In recent years we have experienced a major shift in the way companies treat their customers. Giant economy giants, such as Airbnb and Uber, have created very powerful customer engagement mechanisms at the heart of their activities. That is why consumers in the UK today expect contextualized, seamless and highly relevant communication.
Whether it's ordering food, looking for transportation, or receiving an update on a delivery, consumers today demand the kind of flexible and personalized customer experience they have enjoyed from these companies. The modern consumer sees no reason why entering into a business should not be as simple as talking to friends and family – in other words, a conversation that can be easily picked up at any time through a series of channels.

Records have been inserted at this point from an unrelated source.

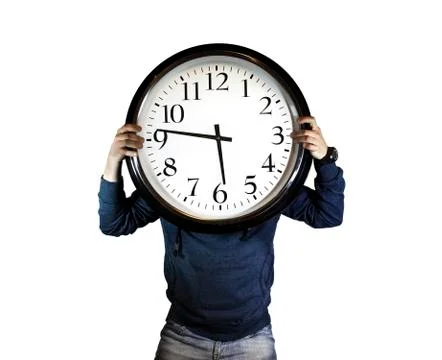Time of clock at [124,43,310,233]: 5:46
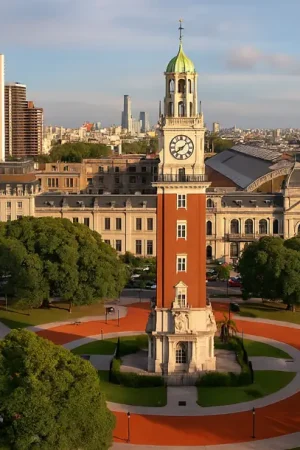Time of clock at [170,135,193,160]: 1:38
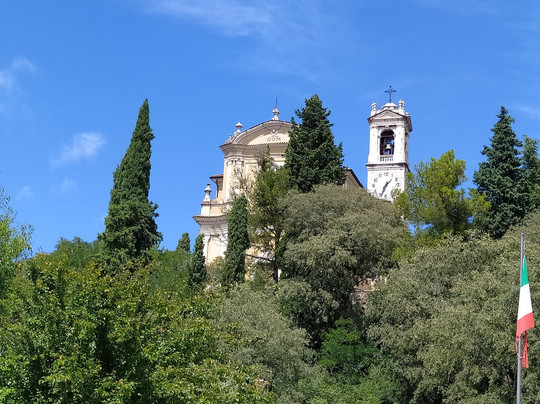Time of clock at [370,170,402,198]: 1:33
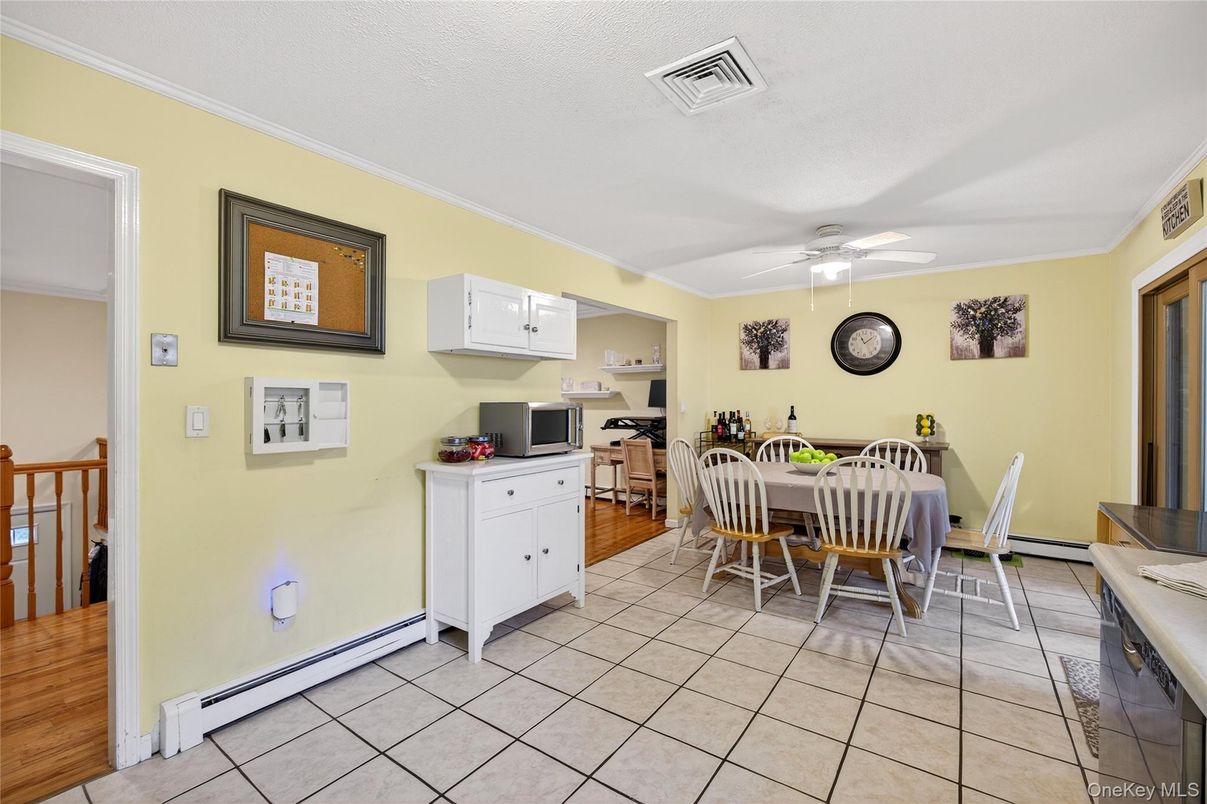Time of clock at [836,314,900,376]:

The engagement rules as we once knew them have changed and organizations are taking action. Take the space for the contact center as an example. The traditional model is slowly sinking and cloud-based contact centers are emerging instead. This allows companies to not only offer more personalized communication, but also future-proof for the emergence of new channels, technologies and user preferences.
At the heart of these cloud-based contact centers is the fact that customers expect a choice in how to contact a company and that involvement is not limited by channel, platform or device.
We also see this re-imaging taking place in other areas, with traditional communication channels such as voice, text and email. When we consider recent research from Twilio, which showed that 83% of consumers worldwide prefer email when receiving non-urgent communication from companies (the highest of all channels), iIt is clear that e-mail will continue to play a crucial role in customer engagement.
But e-mail also has a different function. It is the most basic and fundamental identification on the internet, because the reach connects the users of today and the users of tomorrow will connect as more of the world comes online.
However, with the internet itself welcomed one billion new internet users by 2022, there will be a targeted environment for cyber criminals, who will use all available means to compromise personally identifiable information (PII) for fraud.
With this in mind, it is vital that companies using this channel can validate any sent communication, so that their customers have confidence in the reliability and robustness of this channel.
The inbox revolution
Email verification is therefore becoming increasingly important for maintaining the health of the inbox ecosystem, protecting brands from spoofing and phishing, and preventing phishing attacks.
On the positive side, the need to enable and align email authentication offers new brand opportunities for legitimate senders. One way this will happen is the final overall availability of BIMI – brand identification message indicators – meaning that mailbox providers that support the standard, such as Gmail and Yahoo !, display brand logos & # 39; s in addition to emails they receive with correct have been verified to prove their legitimacy. This has the double result that fraud is prevented and the identity of brands is strengthened.
An effective interactive inbox is only possible for brands that verify their e-mail. As companies move towards more two-way experiences, using tools such as Schedule and Amp for email, senders must distinguish their email traffic from spammers. Because brands will want to take advantage of the increased visibility in the inbox via BIMI, they will be one step closer to fully taking advantage of the ability to embed interactive elements such as purchase buttons directly in emails via Accelerated Mobile Pages (AMP) for e -mail.
With the popularity of e-mail showing no signs, it is vital that companies take steps to ensure that they can easily signal the validity of sent messages so that their customers can be confident that they will contact them. We hope and expect that companies will take steps in 2020 to guarantee this trust and thereby make the internet a bit safer.